Duplique todas as entradas abaixo, linha a linha, sem qualquer alteração.

- - -

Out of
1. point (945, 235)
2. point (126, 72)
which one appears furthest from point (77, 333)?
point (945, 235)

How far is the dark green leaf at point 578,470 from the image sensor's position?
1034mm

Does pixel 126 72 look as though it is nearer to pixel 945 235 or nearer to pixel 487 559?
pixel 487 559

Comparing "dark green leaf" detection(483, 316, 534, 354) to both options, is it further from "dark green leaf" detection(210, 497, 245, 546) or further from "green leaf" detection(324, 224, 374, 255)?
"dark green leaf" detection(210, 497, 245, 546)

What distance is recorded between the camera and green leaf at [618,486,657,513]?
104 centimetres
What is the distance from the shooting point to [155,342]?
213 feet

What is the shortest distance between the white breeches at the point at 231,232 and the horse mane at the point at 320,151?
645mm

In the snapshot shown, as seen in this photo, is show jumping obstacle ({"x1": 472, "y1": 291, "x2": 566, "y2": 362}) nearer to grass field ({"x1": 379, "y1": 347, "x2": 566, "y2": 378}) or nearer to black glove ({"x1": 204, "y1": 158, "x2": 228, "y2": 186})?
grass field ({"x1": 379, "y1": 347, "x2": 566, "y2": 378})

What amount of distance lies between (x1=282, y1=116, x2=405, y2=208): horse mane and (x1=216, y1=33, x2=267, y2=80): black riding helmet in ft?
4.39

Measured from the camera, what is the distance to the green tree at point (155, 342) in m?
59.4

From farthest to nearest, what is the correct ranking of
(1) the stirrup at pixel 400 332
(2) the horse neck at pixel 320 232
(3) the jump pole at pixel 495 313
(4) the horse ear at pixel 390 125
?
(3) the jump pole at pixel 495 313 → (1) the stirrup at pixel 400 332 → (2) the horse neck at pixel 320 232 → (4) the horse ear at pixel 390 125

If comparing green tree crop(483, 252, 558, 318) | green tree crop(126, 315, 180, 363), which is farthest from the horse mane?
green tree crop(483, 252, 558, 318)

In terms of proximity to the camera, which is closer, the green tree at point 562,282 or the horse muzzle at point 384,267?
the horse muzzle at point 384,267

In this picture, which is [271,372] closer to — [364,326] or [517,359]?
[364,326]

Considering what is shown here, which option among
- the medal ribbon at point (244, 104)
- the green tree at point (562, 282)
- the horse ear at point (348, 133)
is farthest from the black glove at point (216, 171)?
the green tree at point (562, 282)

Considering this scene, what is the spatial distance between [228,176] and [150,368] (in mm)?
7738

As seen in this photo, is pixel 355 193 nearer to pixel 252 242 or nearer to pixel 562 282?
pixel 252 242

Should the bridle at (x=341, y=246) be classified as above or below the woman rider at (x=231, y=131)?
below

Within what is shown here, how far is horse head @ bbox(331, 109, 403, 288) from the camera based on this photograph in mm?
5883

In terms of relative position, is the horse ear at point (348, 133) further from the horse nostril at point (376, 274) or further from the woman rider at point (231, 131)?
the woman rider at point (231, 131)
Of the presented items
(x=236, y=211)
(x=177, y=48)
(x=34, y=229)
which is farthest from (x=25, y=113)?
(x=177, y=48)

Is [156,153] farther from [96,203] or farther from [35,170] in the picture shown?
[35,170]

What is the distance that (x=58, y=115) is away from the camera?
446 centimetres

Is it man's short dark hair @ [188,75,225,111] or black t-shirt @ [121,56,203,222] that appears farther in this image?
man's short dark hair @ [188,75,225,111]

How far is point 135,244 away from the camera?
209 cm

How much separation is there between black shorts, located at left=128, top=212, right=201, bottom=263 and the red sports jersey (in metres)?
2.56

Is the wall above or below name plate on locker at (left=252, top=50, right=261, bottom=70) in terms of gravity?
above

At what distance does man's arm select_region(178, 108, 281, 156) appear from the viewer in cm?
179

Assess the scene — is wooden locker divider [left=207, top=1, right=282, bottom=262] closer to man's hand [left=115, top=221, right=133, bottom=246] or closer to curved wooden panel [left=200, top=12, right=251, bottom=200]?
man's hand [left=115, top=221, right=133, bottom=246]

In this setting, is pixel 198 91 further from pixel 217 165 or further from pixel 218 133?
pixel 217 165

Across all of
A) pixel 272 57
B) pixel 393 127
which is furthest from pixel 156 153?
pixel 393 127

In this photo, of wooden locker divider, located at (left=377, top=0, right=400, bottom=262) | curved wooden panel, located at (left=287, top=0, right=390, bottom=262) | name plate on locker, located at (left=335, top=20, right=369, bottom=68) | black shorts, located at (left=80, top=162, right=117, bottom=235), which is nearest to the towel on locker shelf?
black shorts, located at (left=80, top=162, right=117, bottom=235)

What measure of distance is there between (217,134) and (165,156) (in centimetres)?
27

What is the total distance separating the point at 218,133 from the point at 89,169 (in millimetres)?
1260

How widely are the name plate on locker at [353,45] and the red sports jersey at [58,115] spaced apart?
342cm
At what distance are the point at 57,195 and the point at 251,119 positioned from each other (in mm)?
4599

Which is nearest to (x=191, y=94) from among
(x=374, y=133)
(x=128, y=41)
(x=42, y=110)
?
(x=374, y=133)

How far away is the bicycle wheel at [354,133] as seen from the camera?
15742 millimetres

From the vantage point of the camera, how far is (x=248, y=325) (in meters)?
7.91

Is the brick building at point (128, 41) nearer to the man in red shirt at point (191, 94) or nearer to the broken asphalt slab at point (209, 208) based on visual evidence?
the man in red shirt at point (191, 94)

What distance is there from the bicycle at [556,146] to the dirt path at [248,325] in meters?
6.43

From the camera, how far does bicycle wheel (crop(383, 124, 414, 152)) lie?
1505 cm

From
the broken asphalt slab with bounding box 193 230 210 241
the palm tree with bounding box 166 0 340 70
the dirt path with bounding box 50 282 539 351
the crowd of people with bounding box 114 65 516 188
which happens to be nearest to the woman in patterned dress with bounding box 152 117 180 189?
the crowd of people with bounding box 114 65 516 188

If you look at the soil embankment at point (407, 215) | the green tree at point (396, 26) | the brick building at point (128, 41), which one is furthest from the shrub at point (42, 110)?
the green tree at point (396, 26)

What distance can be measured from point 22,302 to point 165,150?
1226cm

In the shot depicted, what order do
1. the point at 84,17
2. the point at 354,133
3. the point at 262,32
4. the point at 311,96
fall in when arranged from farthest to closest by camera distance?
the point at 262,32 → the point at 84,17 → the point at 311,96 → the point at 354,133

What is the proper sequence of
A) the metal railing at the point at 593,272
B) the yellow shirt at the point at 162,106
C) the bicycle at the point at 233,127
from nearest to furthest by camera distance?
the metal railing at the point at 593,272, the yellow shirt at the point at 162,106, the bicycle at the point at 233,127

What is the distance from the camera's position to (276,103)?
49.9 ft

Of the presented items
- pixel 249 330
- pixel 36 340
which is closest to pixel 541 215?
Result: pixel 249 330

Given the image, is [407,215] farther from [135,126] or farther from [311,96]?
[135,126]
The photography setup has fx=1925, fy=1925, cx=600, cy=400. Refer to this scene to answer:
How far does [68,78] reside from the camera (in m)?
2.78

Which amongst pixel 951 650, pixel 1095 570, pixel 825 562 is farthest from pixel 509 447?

- - -

EXERCÍCIO CONCLUÍDO
Out of
1. point (945, 235)
2. point (126, 72)
which one appears furthest from point (77, 333)?
point (945, 235)

How far is the dark green leaf at point 578,470 from the image sensor's position?
1034mm

Does pixel 126 72 look as though it is nearer to pixel 945 235 or nearer to pixel 487 559?
pixel 487 559

Comparing "dark green leaf" detection(483, 316, 534, 354) to both options, is it further from "dark green leaf" detection(210, 497, 245, 546) or further from "green leaf" detection(324, 224, 374, 255)?
"dark green leaf" detection(210, 497, 245, 546)

What distance is recorded between the camera and green leaf at [618,486,657,513]?
104 centimetres
What is the distance from the shooting point to [155,342]?
213 feet

What is the shortest distance between the white breeches at the point at 231,232 and the horse mane at the point at 320,151?
645mm

In the snapshot shown, as seen in this photo, is show jumping obstacle ({"x1": 472, "y1": 291, "x2": 566, "y2": 362}) nearer to grass field ({"x1": 379, "y1": 347, "x2": 566, "y2": 378}) or nearer to black glove ({"x1": 204, "y1": 158, "x2": 228, "y2": 186})?
grass field ({"x1": 379, "y1": 347, "x2": 566, "y2": 378})

What amount of distance lies between (x1=282, y1=116, x2=405, y2=208): horse mane and (x1=216, y1=33, x2=267, y2=80): black riding helmet in ft?
4.39

Measured from the camera, what is the distance to the green tree at point (155, 342) in m?
59.4

From farthest to nearest, what is the correct ranking of
(1) the stirrup at pixel 400 332
(2) the horse neck at pixel 320 232
(3) the jump pole at pixel 495 313
(4) the horse ear at pixel 390 125
?
(3) the jump pole at pixel 495 313 → (1) the stirrup at pixel 400 332 → (2) the horse neck at pixel 320 232 → (4) the horse ear at pixel 390 125

If comparing green tree crop(483, 252, 558, 318) | green tree crop(126, 315, 180, 363), which is farthest from the horse mane?
green tree crop(483, 252, 558, 318)

In terms of proximity to the camera, which is closer, the green tree at point 562,282 or the horse muzzle at point 384,267?
the horse muzzle at point 384,267

In this picture, which is [271,372] closer to — [364,326] or [517,359]?
[364,326]

Considering what is shown here, which option among
- the medal ribbon at point (244, 104)
- the green tree at point (562, 282)
- the horse ear at point (348, 133)
is farthest from the black glove at point (216, 171)?
the green tree at point (562, 282)

Considering this scene, what is the spatial distance between [228,176] and [150,368] (in mm)?
7738

As seen in this photo, is pixel 355 193 nearer to pixel 252 242 or nearer to pixel 562 282?
pixel 252 242

Should the bridle at (x=341, y=246) be classified as above or below the woman rider at (x=231, y=131)?
below

Within what is shown here, how far is horse head @ bbox(331, 109, 403, 288) from the camera based on this photograph in mm?
5883

In terms of relative position, is the horse ear at point (348, 133) further from the horse nostril at point (376, 274) or further from the woman rider at point (231, 131)?
the woman rider at point (231, 131)
Of the presented items
(x=236, y=211)
(x=177, y=48)
(x=34, y=229)
which is farthest from (x=25, y=113)?
(x=177, y=48)

Is [156,153] farther from [96,203] or farther from [35,170] in the picture shown?
[35,170]

What is the distance that (x=58, y=115) is away from the camera?
446 centimetres

Is it man's short dark hair @ [188,75,225,111] or black t-shirt @ [121,56,203,222] that appears farther in this image?
man's short dark hair @ [188,75,225,111]

How far is point 135,244 away from the camera?
209 cm

How much separation is there between black shorts, located at left=128, top=212, right=201, bottom=263 and the red sports jersey (in metres)?
2.56

Is the wall above or below name plate on locker at (left=252, top=50, right=261, bottom=70) in terms of gravity?
above

At what distance does man's arm select_region(178, 108, 281, 156) appear from the viewer in cm?
179

Assess the scene — is wooden locker divider [left=207, top=1, right=282, bottom=262] closer to man's hand [left=115, top=221, right=133, bottom=246] or closer to curved wooden panel [left=200, top=12, right=251, bottom=200]?
man's hand [left=115, top=221, right=133, bottom=246]

In this setting, is pixel 198 91 further from pixel 217 165 or further from pixel 218 133?
pixel 217 165

Across all of
A) pixel 272 57
B) pixel 393 127
which is furthest from pixel 156 153?
pixel 393 127

In this photo, of wooden locker divider, located at (left=377, top=0, right=400, bottom=262) | curved wooden panel, located at (left=287, top=0, right=390, bottom=262) | name plate on locker, located at (left=335, top=20, right=369, bottom=68) | black shorts, located at (left=80, top=162, right=117, bottom=235), which is nearest to the towel on locker shelf?
black shorts, located at (left=80, top=162, right=117, bottom=235)

What measure of distance is there between (217,134) and (165,156) (in centimetres)?
27

What is the total distance separating the point at 218,133 from the point at 89,169 (in millimetres)?
1260

How widely are the name plate on locker at [353,45] and the red sports jersey at [58,115] spaced apart?
342cm
At what distance are the point at 57,195 and the point at 251,119 positioned from each other (in mm)?
4599

Which is nearest to (x=191, y=94) from among
(x=374, y=133)
(x=128, y=41)
(x=42, y=110)
?
(x=374, y=133)

How far away is the bicycle wheel at [354,133] as seen from the camera?
15742 millimetres

From the vantage point of the camera, how far is (x=248, y=325) (in meters)?
7.91

Is the brick building at point (128, 41) nearer to the man in red shirt at point (191, 94) or nearer to the broken asphalt slab at point (209, 208) based on visual evidence?
the man in red shirt at point (191, 94)

What distance is there from the bicycle at [556,146] to the dirt path at [248,325] in meters?
6.43

From the camera, how far does bicycle wheel (crop(383, 124, 414, 152)) lie?
1505 cm

From
the broken asphalt slab with bounding box 193 230 210 241
the palm tree with bounding box 166 0 340 70
the dirt path with bounding box 50 282 539 351
the crowd of people with bounding box 114 65 516 188
which happens to be nearest to the woman in patterned dress with bounding box 152 117 180 189?
the crowd of people with bounding box 114 65 516 188

If you look at the soil embankment at point (407, 215) | the green tree at point (396, 26) | the brick building at point (128, 41), which one is furthest from the shrub at point (42, 110)?
the green tree at point (396, 26)

What distance can be measured from point 22,302 to point 165,150?
1226cm

In the shot depicted, what order do
1. the point at 84,17
2. the point at 354,133
3. the point at 262,32
4. the point at 311,96
fall in when arranged from farthest to closest by camera distance?
the point at 262,32 → the point at 84,17 → the point at 311,96 → the point at 354,133

What is the proper sequence of
A) the metal railing at the point at 593,272
B) the yellow shirt at the point at 162,106
C) the bicycle at the point at 233,127
from nearest to furthest by camera distance?
the metal railing at the point at 593,272, the yellow shirt at the point at 162,106, the bicycle at the point at 233,127

What is the distance from the camera's position to (276,103)?
49.9 ft

Of the presented items
- pixel 249 330
- pixel 36 340
which is closest to pixel 541 215?
Result: pixel 249 330

Given the image, is [407,215] farther from [135,126] or farther from [311,96]?
[135,126]
The photography setup has fx=1925, fy=1925, cx=600, cy=400. Refer to this scene to answer:
How far does [68,78] reside from the camera (in m)?
2.78

Which amongst pixel 951 650, pixel 1095 570, pixel 825 562 is farthest from pixel 509 447?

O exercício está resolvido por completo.